The exchange that best solidifies the connection between the ease of Oliver & Elio’s romance and the general idyllic ease of a life on a Northern Italian villa is the one involving The Peach. Between his bored, restless indulgences in reading, drinking, swimming, sleeping, playing music, and having sex (what a life!), Elio often finds himself alone & sexually frustrated in the few private spaces he can find in his parents’ expansive summer home. In the most pivotal of these moments, he finds himself masturbating into a fresh peach, only to awake embarrassed when Oliver discovers him sleeping next to the evidence. To Elio’s horror, Oliver licks & threatens to eat the defiled, oozing peach. It’s a jarring exchange, but one that’s played as casually as the glazed petit four scene in Toni Erdmann, rather than for the shock value humor of similar scenes in Wetlands, Pink Flamingos, or American Pie. Elio is too embarrassed & ashamed to see it, but Oliver’s instinct to Eat The Peach in that scene is a natural extension of the indulgent, leisurely life they’ve been living all summer. Oliver is an overconfident, lumbering bro with a voracious appetite for Experience. The way he downs whole glasses of juice, dances with wild abandon, and smashes into even the daintiest of breakfasts is almost beastly, but it’s an appetite for life that makes the most out of the many sensory pleasures that enrich the Northern Italy countryside. Elio could use some of that unearned confidence himself, which is why it’s wonderful to see him indulge in more pleasures outside the shade of his bedroom as the film progresses. Eating The Peach is such a great summation of the careful, delicate hedonism of the summer the two young men share together over the course of the film. It’s kind of a shame the movie ultimately chickens out on fully depicting it (which I understand was not the case in the André Aciman source material).

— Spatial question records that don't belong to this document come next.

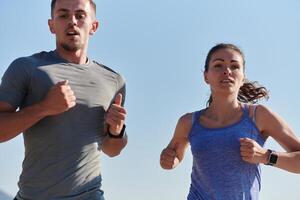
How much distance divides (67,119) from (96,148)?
1.54 ft

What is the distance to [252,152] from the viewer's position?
530cm

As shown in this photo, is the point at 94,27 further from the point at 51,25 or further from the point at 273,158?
the point at 273,158

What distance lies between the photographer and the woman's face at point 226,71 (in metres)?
5.92

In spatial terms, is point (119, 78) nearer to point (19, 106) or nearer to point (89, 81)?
point (89, 81)

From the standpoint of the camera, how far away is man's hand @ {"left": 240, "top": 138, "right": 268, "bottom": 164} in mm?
5309

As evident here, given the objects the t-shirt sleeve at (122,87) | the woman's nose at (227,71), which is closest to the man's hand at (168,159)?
the t-shirt sleeve at (122,87)

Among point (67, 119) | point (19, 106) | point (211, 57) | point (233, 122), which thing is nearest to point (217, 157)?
point (233, 122)

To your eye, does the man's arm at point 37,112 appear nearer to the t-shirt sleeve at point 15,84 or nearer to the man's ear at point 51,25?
the t-shirt sleeve at point 15,84

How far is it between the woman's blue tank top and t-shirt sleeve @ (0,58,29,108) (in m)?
2.03

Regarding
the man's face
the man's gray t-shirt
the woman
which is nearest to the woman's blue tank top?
the woman

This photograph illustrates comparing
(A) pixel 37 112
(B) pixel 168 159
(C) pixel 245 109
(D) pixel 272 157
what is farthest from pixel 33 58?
(D) pixel 272 157

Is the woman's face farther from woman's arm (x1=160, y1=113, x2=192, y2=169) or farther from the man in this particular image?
the man

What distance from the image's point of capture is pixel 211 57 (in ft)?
20.5

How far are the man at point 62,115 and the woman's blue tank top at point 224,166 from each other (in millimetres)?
954
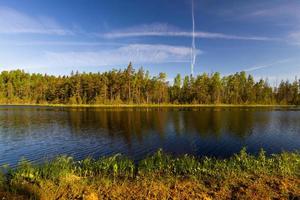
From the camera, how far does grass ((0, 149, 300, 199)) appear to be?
32.1 ft

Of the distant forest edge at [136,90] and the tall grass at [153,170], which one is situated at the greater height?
the distant forest edge at [136,90]

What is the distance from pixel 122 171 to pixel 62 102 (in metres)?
128

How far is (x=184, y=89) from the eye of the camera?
136 metres

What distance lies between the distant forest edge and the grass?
10392cm

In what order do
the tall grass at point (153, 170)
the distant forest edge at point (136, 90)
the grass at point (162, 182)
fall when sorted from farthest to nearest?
1. the distant forest edge at point (136, 90)
2. the tall grass at point (153, 170)
3. the grass at point (162, 182)

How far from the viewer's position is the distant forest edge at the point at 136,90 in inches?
4744

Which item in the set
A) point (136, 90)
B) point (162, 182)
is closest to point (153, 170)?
point (162, 182)

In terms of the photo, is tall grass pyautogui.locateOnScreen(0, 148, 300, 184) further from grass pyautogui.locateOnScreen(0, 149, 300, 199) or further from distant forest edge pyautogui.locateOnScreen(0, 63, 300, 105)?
distant forest edge pyautogui.locateOnScreen(0, 63, 300, 105)

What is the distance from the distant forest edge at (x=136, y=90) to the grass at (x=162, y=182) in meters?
104

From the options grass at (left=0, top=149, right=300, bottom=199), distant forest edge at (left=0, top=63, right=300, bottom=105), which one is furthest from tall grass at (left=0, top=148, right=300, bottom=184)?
distant forest edge at (left=0, top=63, right=300, bottom=105)

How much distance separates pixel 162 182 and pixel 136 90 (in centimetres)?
10976

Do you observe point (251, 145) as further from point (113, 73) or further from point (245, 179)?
point (113, 73)

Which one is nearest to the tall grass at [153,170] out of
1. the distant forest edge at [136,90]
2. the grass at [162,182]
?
the grass at [162,182]

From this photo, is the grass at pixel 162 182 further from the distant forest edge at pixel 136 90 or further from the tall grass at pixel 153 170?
the distant forest edge at pixel 136 90
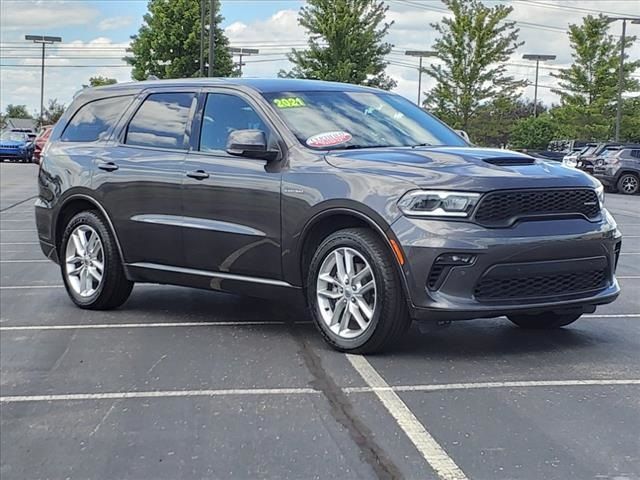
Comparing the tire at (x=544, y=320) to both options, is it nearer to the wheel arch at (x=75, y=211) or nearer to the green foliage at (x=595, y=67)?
the wheel arch at (x=75, y=211)

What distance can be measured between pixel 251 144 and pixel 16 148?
38.4 m

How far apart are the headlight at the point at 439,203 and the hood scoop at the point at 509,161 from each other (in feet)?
→ 1.38

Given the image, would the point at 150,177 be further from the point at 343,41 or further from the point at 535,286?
the point at 343,41

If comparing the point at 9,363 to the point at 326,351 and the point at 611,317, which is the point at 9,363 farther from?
the point at 611,317

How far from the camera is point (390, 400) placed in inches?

Not everything in Call Me by Your Name worked for me. The Oscar-nominated Sufjan Stevens songs were more of a distraction than an enhancement. For all the film’s confident comfort in bisexuality, I found it a little odd that its onscreen nudity was all boobs and no peen. Less superficially, I never fully bought into the once-in-a-lifetime significance of the central romance, nor into Oliver’s transformation from “impolite, arrogant” bro to sensitive soul. Again, though, Guadagnino’s eye for gorgeous, natural imagery and all-encompassing sensory pleasures more than compensate for any narrative missteps (the intensely-lit Psychedelic Furs dance sequence was the most I’ve been excited for his upcoming Suspiria remake to date). Overall, this is a tenderly beautiful & surprisingly humorous delight. Speaking more culturally than personally, I believe the film’s greatest achievement is in not pushing to be more than that. It’s so encouraging to see between films like Call Me by Your Name & Princess Cyd that there are bisexual coming of age stories finally being told onscreen where the awakening & the romance are The Big Deal instead of the sexuality itself. There’s too many kinds of queer stories yet to be told onscreen for every major non-hetero release to be a coming-out misery narrative, as feels like has been the case for decades. Elio & Oliver believe their summertime romance to be a bombshell secret, a fear contextually informed by the film’s early 80s temporal setting, but nearly everyone around them perceives what they’re up to and does nothing to obstruct it with disapproval. The movie is ultimately casual & delicate in its depiction of an extended same sex hook-up, leaving only a young man’s broken heart behind in its inevitable conclusion (a wound that always heals with time, no matter how traumatic it feels in the moment). Elio & Oliver’s brief, passionate fling is presented as just one Northern Italy delight among many, no different than a good book, an afternoon swim, or a freshly squeezed glass of juice. The only way for that messaging to be clearer would be for Oliver to Eat The Peach and shrug at the camera, but I suppose that would have been making a Big Deal out of nothing at all.